▸ GIVEN TEXT
When the last Scottish referendum campaign started, I was an enthusiastic supporter of the Union. As the debate continued, I became first irritated and then enraged by what was being said north of the border, until Scottish independence came to seem something devoutly to be wished. Then, in the third stage of this miserable process, I felt bored with the whole thing and by the time polling day came around I was indifferent as to the outcome. Welcome to round 2.
There is nothing wrong with Scottish independence being an issue. Rationally, I would still like to maintain the Union, but I accept that many Scots do not. What is hard to accept is the level of vitriol directed at England by Scotland’s most enthusiastic freedom fighters. In any other context, many of their comments would be regarded as racist. This is neither altered nor excused by the fact that it is one set of Brits hurling abuse at another. Stop it, won’t you, and make the case rationally. Except they can’t, because all reason runs the other way. Like Brexit, if Scottish independence succeeds, it will succeed for emotional reasons alone.
These are strange times. The British, in extreme disgruntlement, have chosen to blame their woes on the next link up the chain, Brussels. The Scots, in extreme disgruntlement, have also chosen to blame their woes on the next link up the chain, in their case Westminster. These two processes have all the appearance of being identical, although they are presented as opposites. The consequences are likely to be identical too. Britain’s perceived problems will not be cured by leaving the EU, and Scotland’s perceived problems will not be cured by leaving the UK.
Still, it will be hard to avoid another referendum before long. The ratchet has been turning for years. Limited devolution produced only the clamour for greater devolution. Greater devolution produced only the clamour for independence. Now that one referendum has been granted, it is hard to deny that Britain’s exit from the EU has provided the grounds for a second. However it turns out, perhaps this time the issue really will be put to bed for a long time to come.

▸ DATA EXTRACT
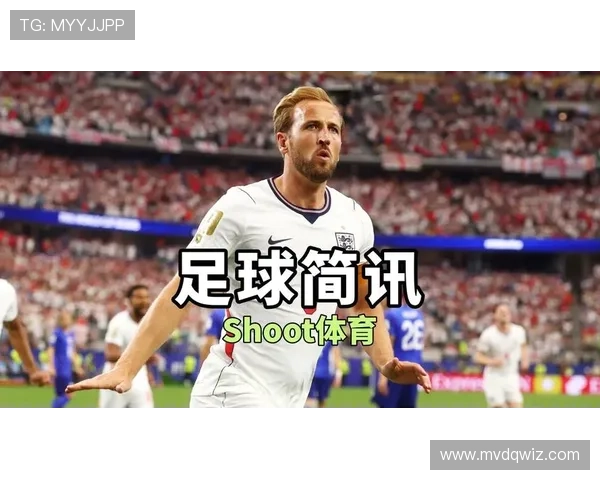 凯恩追平莱因克尔纪录,英格兰队长世界杯地位再提升 凯恩追平莱因克尔纪录,英格兰队长世界杯地位再提升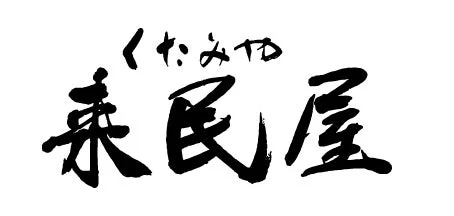 大衆焼肉｜来民屋グループ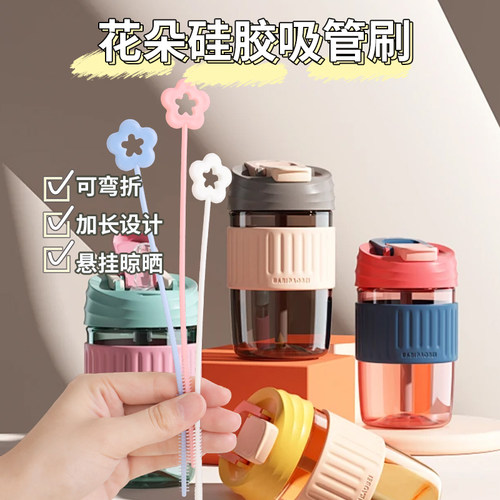 花朵吸管刷子清洁刷专用洗杯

▸ ASSIGNED TASK
Reproduce the passage on Scottish independence, beginning at the words "Still, it will" and stopping after "time to come.", updated so that "ratchet" becomes "mechanism". The lines above were taken from a separate source.

▸ OUTPUT FOR THIS EXERCISE
Still, it will be hard to avoid another referendum before long. The mechanism has been turning for years. Limited devolution produced only the clamour for greater devolution. Greater devolution produced only the clamour for independence. Now that one referendum has been granted, it is hard to deny that Britain’s exit from the EU has provided the grounds for a second. However it turns out, perhaps this time the issue really will be put to bed for a long time to come.